WORK TO BE COMPLETED
Please restate the records that follow word for word, omitting any images.

─── RECORD SET ───

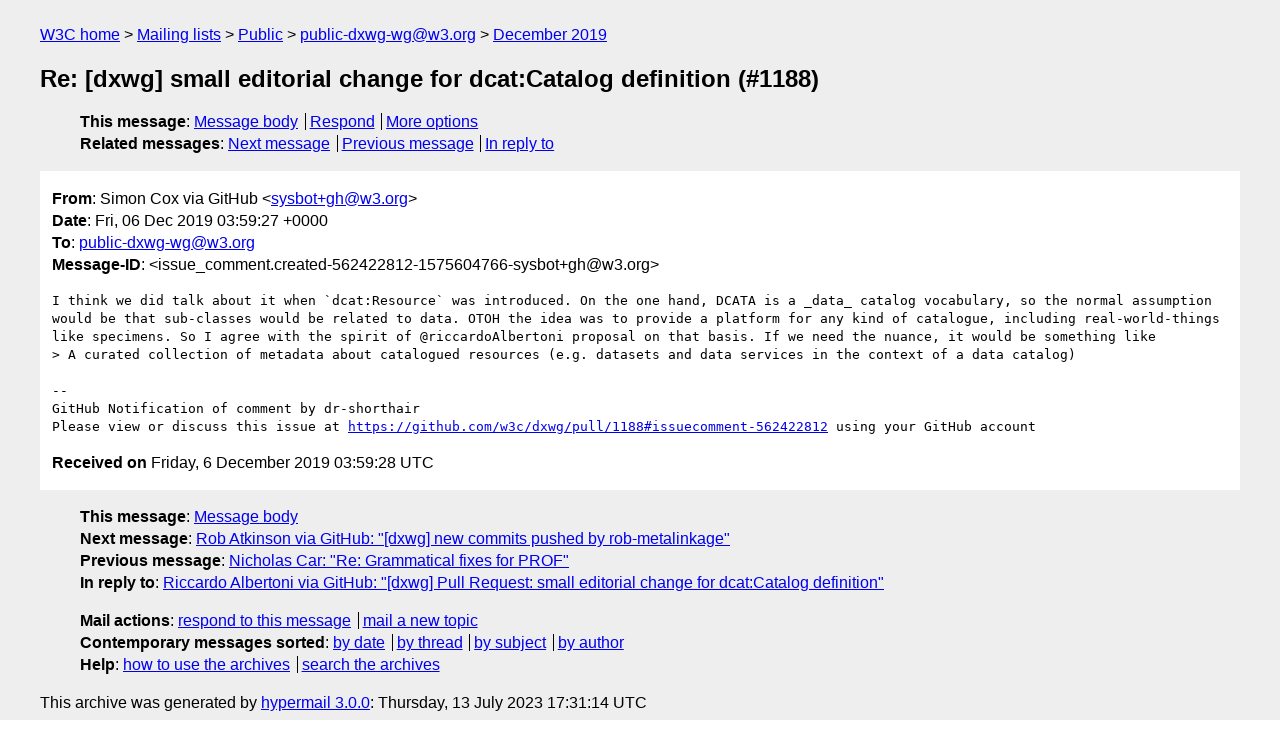

--- FILE ---
content_type: text/html
request_url: https://lists.w3.org/Archives/Public/public-dxwg-wg/2019Dec/0049.html
body_size: 1847
content:
<!DOCTYPE html>
<html xmlns="http://www.w3.org/1999/xhtml" lang="en">
<head>
<meta charset="utf-8" />
<meta name="viewport" content="width=device-width, initial-scale=1" />
<meta name="generator" content="hypermail 3.0.0, see https://github.com/hypermail-project/hypermail/" />
<title>Re: [dxwg] small editorial change for dcat:Catalog definition  (#1188) from Simon Cox via GitHub on 2019-12-06 (public-dxwg-wg@w3.org from December 2019)</title>
<meta name="Author" content="Simon Cox via GitHub (sysbot+gh&#x40;&#0119;&#0051;&#0046;&#0111;&#0114;&#0103;)" />
<meta name="Subject" content="Re: [dxwg] small editorial change for dcat:Catalog definition  (#1188)" />
<meta name="Date" content="2019-12-06" />
<link rel="stylesheet" title="Normal view" href="/assets/styles/public.css" />
<link rel="help" href="/Help/" />
<link rel="start" href="../" title="public-dxwg-wg@w3.org archives" />
<script defer="defer" src="/assets/js/archives.js"></script>
</head>
<body class="message">
<header class="head">
<nav class="breadcrumb" id="upper">
  <ul>
    <li><a href="https://www.w3.org/">W3C home</a></li>
    <li><a href="/">Mailing lists</a></li>
    <li><a href="../../">Public</a></li>
    <li><a href="../" rel="start">public-dxwg-wg@w3.org</a></li>
    <li><a href="./" rel="contents">December 2019</a></li>
  </ul>
</nav>
<h1>Re: [dxwg] small editorial change for dcat:Catalog definition  (#1188)</h1>
<!-- received="Fri Dec 06 03:59:28 2019" -->
<!-- isoreceived="20191206035928" -->
<!-- sent="Fri, 06 Dec 2019 03:59:27 +0000" -->
<!-- isosent="20191206035927" -->
<!-- name="Simon Cox via GitHub" -->
<!-- email="sysbot+gh&#x40;&#0119;&#0051;&#0046;&#0111;&#0114;&#0103;" -->
<!-- subject="Re: [dxwg] small editorial change for dcat:Catalog definition  (#1188)" -->
<!-- id="issue_comment.created-562422812-1575604766-sysbot+gh@w3.org" -->
<!-- charset="utf-8" -->
<!-- inreplyto="pull_request.opened-349566172-1575568355-sysbot+gh&#64;w3.org" -->
<!-- expires="-1" -->
<nav id="navbar">
<ul class="links hmenu_container">
<li>
<span class="heading">This message</span>: <ul class="hmenu"><li><a href="#start" id="options1">Message body</a></li>
<li><a href="mailto:public-dxwg-wg&#x40;&#0119;&#0051;&#0046;&#0111;&#0114;&#0103;?Subject=Re%3A%20%5Bdxwg%5D%20small%20editorial%20change%20for%20dcat%3ACatalog%20definition%20%20(%231188)&amp;In-Reply-To=%3Cissue_comment.created-562422812-1575604766-sysbot%2Bgh%40w3.org%3E&amp;References=%3Cissue_comment.created-562422812-1575604766-sysbot%2Bgh%40w3.org%3E">Respond</a></li>
<li><a href="#options3">More options</a></li>
</ul></li>
<li>
<span class="heading">Related messages</span>: <ul class="hmenu">
<!-- unext="start" -->
<li><a href="0050.html">Next message</a></li>
<li><a href="0048.html">Previous message</a></li>
<li><a href="0040.html">In reply to</a></li>
<!-- unextthread="start" -->
<!-- ureply="end" -->
</ul></li>
</ul>
</nav>
</header>
<!-- body="start" -->
<main class="mail">
<ul class="headers" aria-label="message headers">
<li><span class="from">
<span class="heading">From</span>: Simon Cox via GitHub &lt;<a href="mailto:sysbot+gh&#x40;&#0119;&#0051;&#0046;&#0111;&#0114;&#0103;?Subject=Re%3A%20%5Bdxwg%5D%20small%20editorial%20change%20for%20dcat%3ACatalog%20definition%20%20(%231188)&amp;In-Reply-To=%3Cissue_comment.created-562422812-1575604766-sysbot%2Bgh%40w3.org%3E&amp;References=%3Cissue_comment.created-562422812-1575604766-sysbot%2Bgh%40w3.org%3E">sysbot+gh&#x40;&#0119;&#0051;&#0046;&#0111;&#0114;&#0103;</a>&gt;
</span></li>
<li><span class="date"><span class="heading">Date</span>: Fri, 06 Dec 2019 03:59:27 +0000</span></li>
<li><span class="to"><span class="heading">To</span>: <a href="mailto:public-dxwg-wg&#x40;&#0119;&#0051;&#0046;&#0111;&#0114;&#0103;?Subject=Re%3A%20%5Bdxwg%5D%20small%20editorial%20change%20for%20dcat%3ACatalog%20definition%20%20(%231188)&amp;In-Reply-To=%3Cissue_comment.created-562422812-1575604766-sysbot%2Bgh%40w3.org%3E&amp;References=%3Cissue_comment.created-562422812-1575604766-sysbot%2Bgh%40w3.org%3E">public-dxwg-wg&#x40;&#0119;&#0051;&#0046;&#0111;&#0114;&#0103;</a>
</span></li>
<li><span class="message-id"><span class="heading">Message-ID</span>: &lt;issue_comment.created-562422812-1575604766-sysbot+gh&#x40;&#0119;&#0051;&#0046;&#0111;&#0114;&#0103;&gt;
</span></li>
</ul>
<pre id="start" class="body">
I think we did talk about it when `dcat:Resource` was introduced. On the one hand, DCATA is a _data_ catalog vocabulary, so the normal assumption would be that sub-classes would be related to data. OTOH the idea was to provide a platform for any kind of catalogue, including real-world-things like specimens. So I agree with the spirit of @riccardoAlbertoni proposal on that basis. If we need the nuance, it would be something like 
&gt; A curated collection of metadata about catalogued resources (e.g. datasets and data services in the context of a data catalog)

───

ANSWER BOX
--- FILE ---
content_type: text/html
request_url: https://lists.w3.org/Archives/Public/public-dxwg-wg/2019Dec/0049.html
body_size: 1847
content:
<!DOCTYPE html>
<html xmlns="http://www.w3.org/1999/xhtml" lang="en">
<head>
<meta charset="utf-8" />
<meta name="viewport" content="width=device-width, initial-scale=1" />
<meta name="generator" content="hypermail 3.0.0, see https://github.com/hypermail-project/hypermail/" />
<title>Re: [dxwg] small editorial change for dcat:Catalog definition  (#1188) from Simon Cox via GitHub on 2019-12-06 (public-dxwg-wg@w3.org from December 2019)</title>
<meta name="Author" content="Simon Cox via GitHub (sysbot+gh&#x40;&#0119;&#0051;&#0046;&#0111;&#0114;&#0103;)" />
<meta name="Subject" content="Re: [dxwg] small editorial change for dcat:Catalog definition  (#1188)" />
<meta name="Date" content="2019-12-06" />
<link rel="stylesheet" title="Normal view" href="/assets/styles/public.css" />
<link rel="help" href="/Help/" />
<link rel="start" href="../" title="public-dxwg-wg@w3.org archives" />
<script defer="defer" src="/assets/js/archives.js"></script>
</head>
<body class="message">
<header class="head">
<nav class="breadcrumb" id="upper">
  <ul>
    <li><a href="https://www.w3.org/">W3C home</a></li>
    <li><a href="/">Mailing lists</a></li>
    <li><a href="../../">Public</a></li>
    <li><a href="../" rel="start">public-dxwg-wg@w3.org</a></li>
    <li><a href="./" rel="contents">December 2019</a></li>
  </ul>
</nav>
<h1>Re: [dxwg] small editorial change for dcat:Catalog definition  (#1188)</h1>
<!-- received="Fri Dec 06 03:59:28 2019" -->
<!-- isoreceived="20191206035928" -->
<!-- sent="Fri, 06 Dec 2019 03:59:27 +0000" -->
<!-- isosent="20191206035927" -->
<!-- name="Simon Cox via GitHub" -->
<!-- email="sysbot+gh&#x40;&#0119;&#0051;&#0046;&#0111;&#0114;&#0103;" -->
<!-- subject="Re: [dxwg] small editorial change for dcat:Catalog definition  (#1188)" -->
<!-- id="issue_comment.created-562422812-1575604766-sysbot+gh@w3.org" -->
<!-- charset="utf-8" -->
<!-- inreplyto="pull_request.opened-349566172-1575568355-sysbot+gh&#64;w3.org" -->
<!-- expires="-1" -->
<nav id="navbar">
<ul class="links hmenu_container">
<li>
<span class="heading">This message</span>: <ul class="hmenu"><li><a href="#start" id="options1">Message body</a></li>
<li><a href="mailto:public-dxwg-wg&#x40;&#0119;&#0051;&#0046;&#0111;&#0114;&#0103;?Subject=Re%3A%20%5Bdxwg%5D%20small%20editorial%20change%20for%20dcat%3ACatalog%20definition%20%20(%231188)&amp;In-Reply-To=%3Cissue_comment.created-562422812-1575604766-sysbot%2Bgh%40w3.org%3E&amp;References=%3Cissue_comment.created-562422812-1575604766-sysbot%2Bgh%40w3.org%3E">Respond</a></li>
<li><a href="#options3">More options</a></li>
</ul></li>
<li>
<span class="heading">Related messages</span>: <ul class="hmenu">
<!-- unext="start" -->
<li><a href="0050.html">Next message</a></li>
<li><a href="0048.html">Previous message</a></li>
<li><a href="0040.html">In reply to</a></li>
<!-- unextthread="start" -->
<!-- ureply="end" -->
</ul></li>
</ul>
</nav>
</header>
<!-- body="start" -->
<main class="mail">
<ul class="headers" aria-label="message headers">
<li><span class="from">
<span class="heading">From</span>: Simon Cox via GitHub &lt;<a href="mailto:sysbot+gh&#x40;&#0119;&#0051;&#0046;&#0111;&#0114;&#0103;?Subject=Re%3A%20%5Bdxwg%5D%20small%20editorial%20change%20for%20dcat%3ACatalog%20definition%20%20(%231188)&amp;In-Reply-To=%3Cissue_comment.created-562422812-1575604766-sysbot%2Bgh%40w3.org%3E&amp;References=%3Cissue_comment.created-562422812-1575604766-sysbot%2Bgh%40w3.org%3E">sysbot+gh&#x40;&#0119;&#0051;&#0046;&#0111;&#0114;&#0103;</a>&gt;
</span></li>
<li><span class="date"><span class="heading">Date</span>: Fri, 06 Dec 2019 03:59:27 +0000</span></li>
<li><span class="to"><span class="heading">To</span>: <a href="mailto:public-dxwg-wg&#x40;&#0119;&#0051;&#0046;&#0111;&#0114;&#0103;?Subject=Re%3A%20%5Bdxwg%5D%20small%20editorial%20change%20for%20dcat%3ACatalog%20definition%20%20(%231188)&amp;In-Reply-To=%3Cissue_comment.created-562422812-1575604766-sysbot%2Bgh%40w3.org%3E&amp;References=%3Cissue_comment.created-562422812-1575604766-sysbot%2Bgh%40w3.org%3E">public-dxwg-wg&#x40;&#0119;&#0051;&#0046;&#0111;&#0114;&#0103;</a>
</span></li>
<li><span class="message-id"><span class="heading">Message-ID</span>: &lt;issue_comment.created-562422812-1575604766-sysbot+gh&#x40;&#0119;&#0051;&#0046;&#0111;&#0114;&#0103;&gt;
</span></li>
</ul>
<pre id="start" class="body">
I think we did talk about it when `dcat:Resource` was introduced. On the one hand, DCATA is a _data_ catalog vocabulary, so the normal assumption would be that sub-classes would be related to data. OTOH the idea was to provide a platform for any kind of catalogue, including real-world-things like specimens. So I agree with the spirit of @riccardoAlbertoni proposal on that basis. If we need the nuance, it would be something like 
&gt; A curated collection of metadata about catalogued resources (e.g. datasets and data services in the context of a data catalog)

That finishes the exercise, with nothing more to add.